BACCHANTE

BY F. W. MacMONNIES

As not every day is fit for verse, so not every artist is gifted with the happy hand for designing garden forms. It is a temperamental matter; generally the note should be that of joy, or at least of serenity. Mr. MacMonnies’s Bacchante and his Boy with Heron long ago set the perfect pace of gayety for American gardens. And today, what gladder creature this side of Arcady can you find than the MacMonnies Duck Baby? Unless it is Edith Barretto Parsons’s laughing Child with Turtle, or else one of Miss Scudder’s engaging imps of Frogland. Some of our most accomplished sculptors have delighted us with their garden art. How exquisite is the graciousness of John Gregory’s kneeling Philomela, a statue lately designed for the bird-garden of Mrs. Payne Whitney! No figure in recent years has seemed more original and alluring than this “blithe spirit” considering the wonder of her pinions.

FOUNTAIN FIGURE

BY JANET SCUDDER

The garden sculptor should have above all a true dramatic instinct for the rôle his work is to play in the garden ensemble—a fine relation-sense which will by no means clip the wings of his design. You can not make pleasure-sculpture out of accurate letter-of-the-law nature-copying alone. In a fountain figure, for example, with its silhouette seen under varying conditions, today drenched with sun and tomorrow dripping with water, all according to wind and weather, surely the artist has much to consider aside from inch-by-inch anatomical modeling. Sculptors know this, but sometimes forget it, when once launched out on the simple joy of “copying a morceau.”

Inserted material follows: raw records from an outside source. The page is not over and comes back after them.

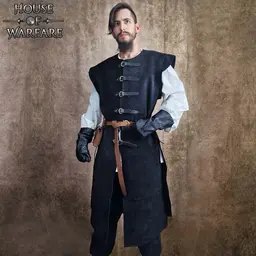 Veste en cuir XVIe-XVIIe siècle - Celtic Webmerchant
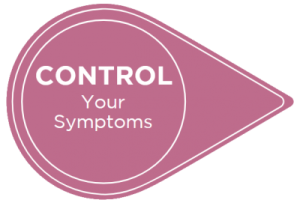 control your symptoms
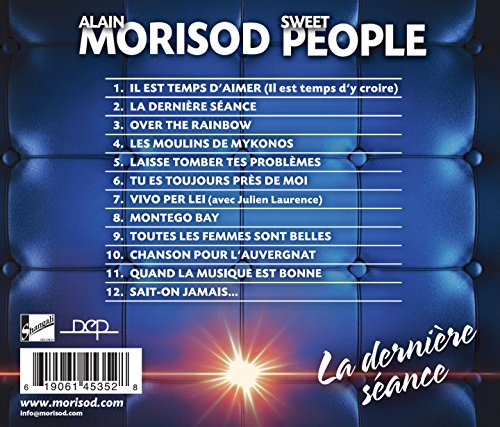 Alain Morisod Et Sweet People / La Dernière Séance - CD (Used) - www.Shopthatapp.com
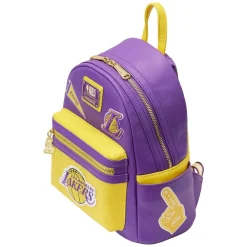 NBA Los Angeles Lakers Patch Icons Mini Backpack New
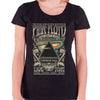Billede af Pink Floyd Carnegie Hall Poster T-shirt til kvinder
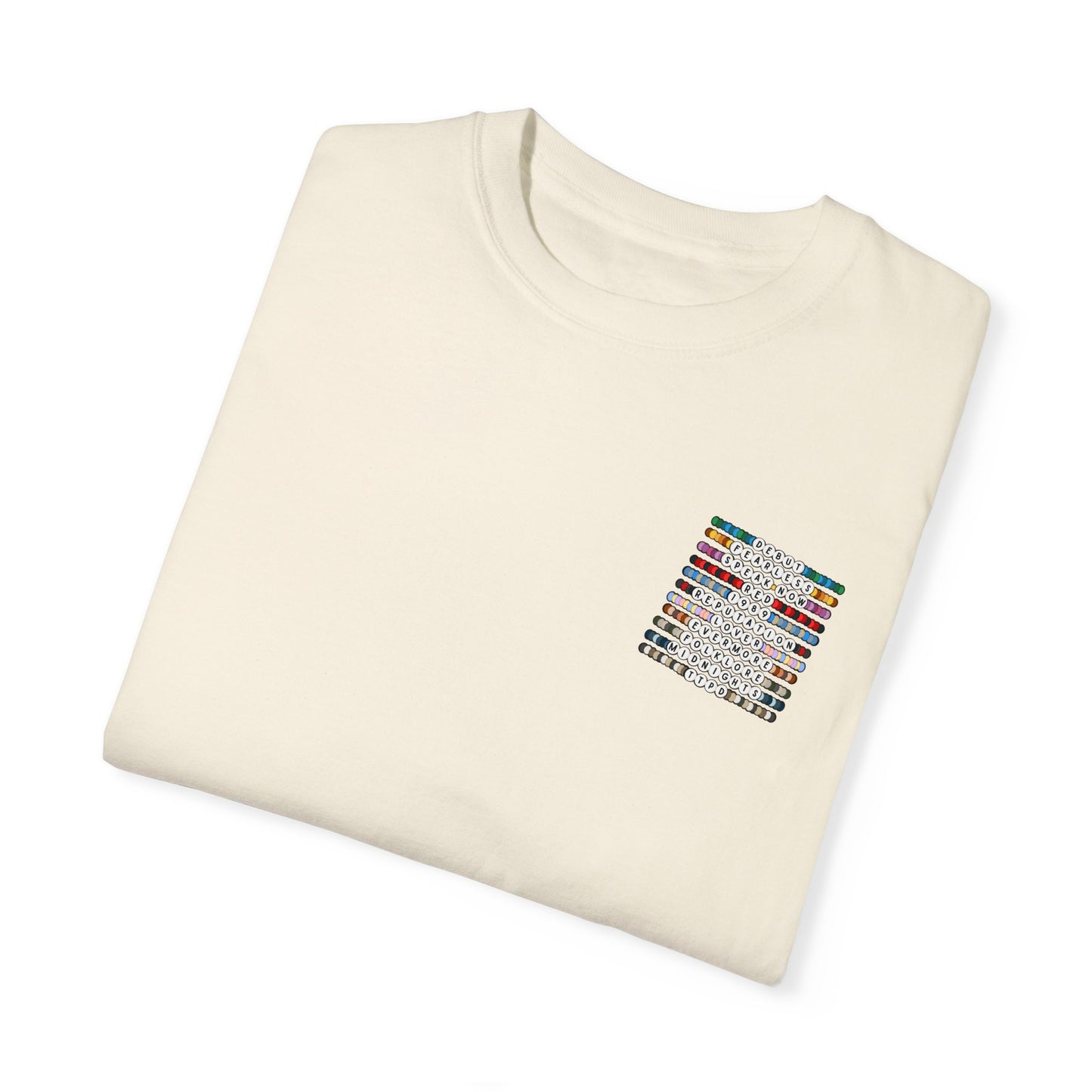 Swiftie Tarot Card Eras T-shirt - Latchkey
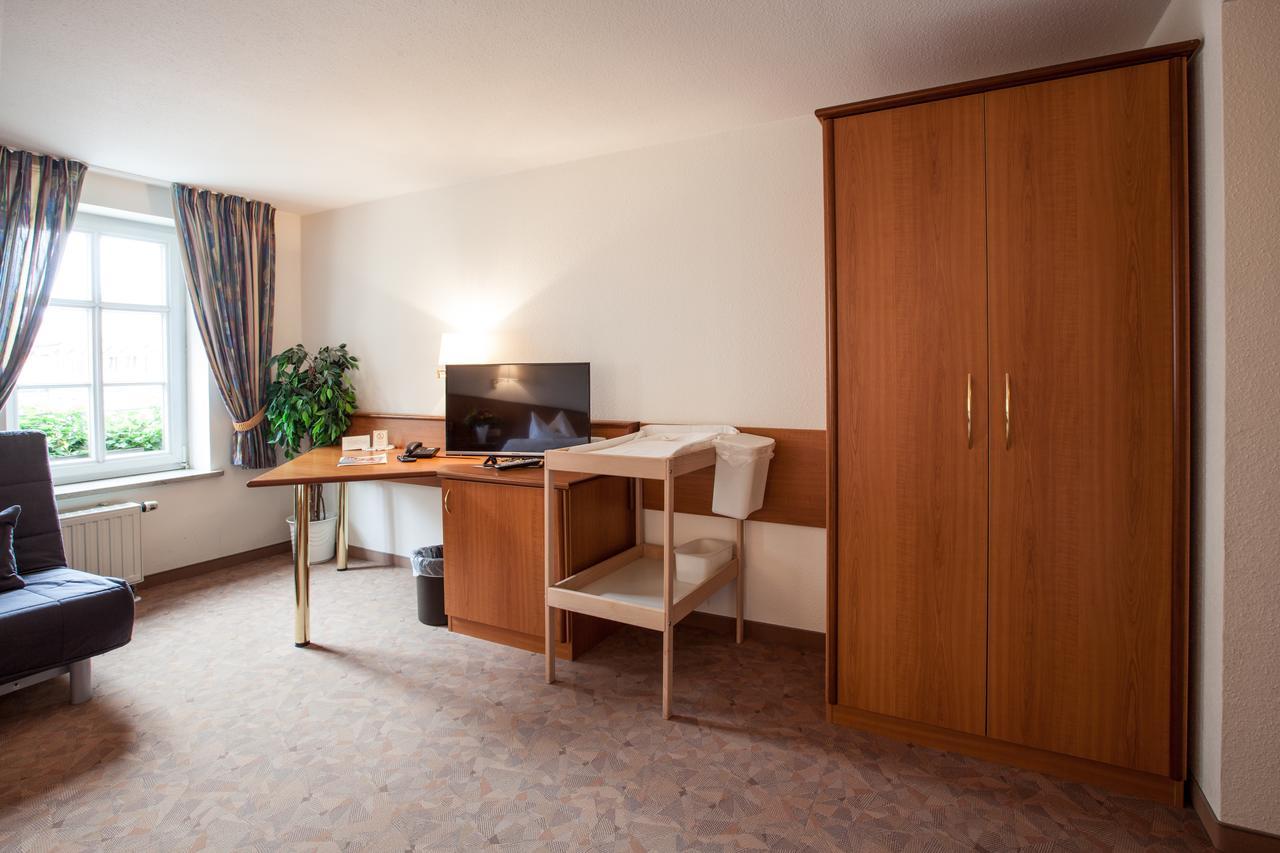 Hotel Reussischer Hof Schmolln  Luaran gambar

Here we touch a great difficulty in our art education. In spite of all the chattered tomfoolishness of the hour, the fact remains that for most artists, the school training is the beginning of wisdom. It is not a goal, but a starting-point; it gives firm ground for future creative flights. Yet no house can be well built of foundation-stuff alone. The school provides a foundation, and something of a ground-floor besides, but the artist himself must build his own upper stories. He must create his own personal syntheses in art, with the help of the repeated analyses practised by him in school. And now comes his perilous moment; to survive, he needs time and opportunity. The most advanced type of artistic training, that offered by our American Academy in Rome, does not begin and end with Houdon’s “Copiez toujours,” but allows for contemplation, for self-communion, for the personal synthesis, and for the exchange of thought between sculptor, painter and architect, so that each may understand the other’s aims. American art today needs all the mellowing and broadening influences that both the contemplative and the communicative spirit can bestow. Mr. Manship’s figures and groups, with their rich inventions of rainbow-winged fancy, are here to prove that the Academy is not an ogre, whose chief delight is to crush personal genius. But human frailty does not easily part with its incurably romantic ideas of a fabulous monster; the public demands a scape-goat; it would rather than not believe in the Evil Eye; and the mood of the moment, with the injudicious, is to charge all untoward influences in art to some Gryphon of an Academy, of which little is known, and everything suspected.

II

Meanwhile, Mr. Manship from Rome and Mr. McCartan in New York have both proved in their work that they not only know how to model the nude and compose a statue, but, what is far more rare, that they can “handle ornament.” Now ornament is often regarded as beneath the notice of the new-fledged sculptor, while as a matter of sad fact, it is more likely to be quite beyond his powers; and this is partly because he lacks invention, and partly because he is without knowledge of the rhythms of design; not hearing the music, his mind cannot march. Garden sculpture as well as severe monumental form calls constantly for the light touch or the strong arm of ornament. Noting our American lack in this direction, the Society of Beaux Arts Architects, in coöperation with the National Sculpture Society, has been at pains to install in New York ateliers in which the ornament-modeler, as distinct from the sculptor, may seriously study his art. And when an artist like Mr. McCartan designs and models the exquisite ornament seen upon his Barnett Prize Fountain, a new hope is breathed into the efforts of those who would improve our American standards in artistic craftsmanship, and break down the stupid barrier between artist and artisan. Somewhere in the unknown lies a vast continent of design-forms not yet touched by any Columbus—a wealth of fauna and flora not of the Acropolis or the Roman Forum or the Gothic cathedral, but akin to Greek and Gothic in beauty and power; and the world is waiting for these new good things.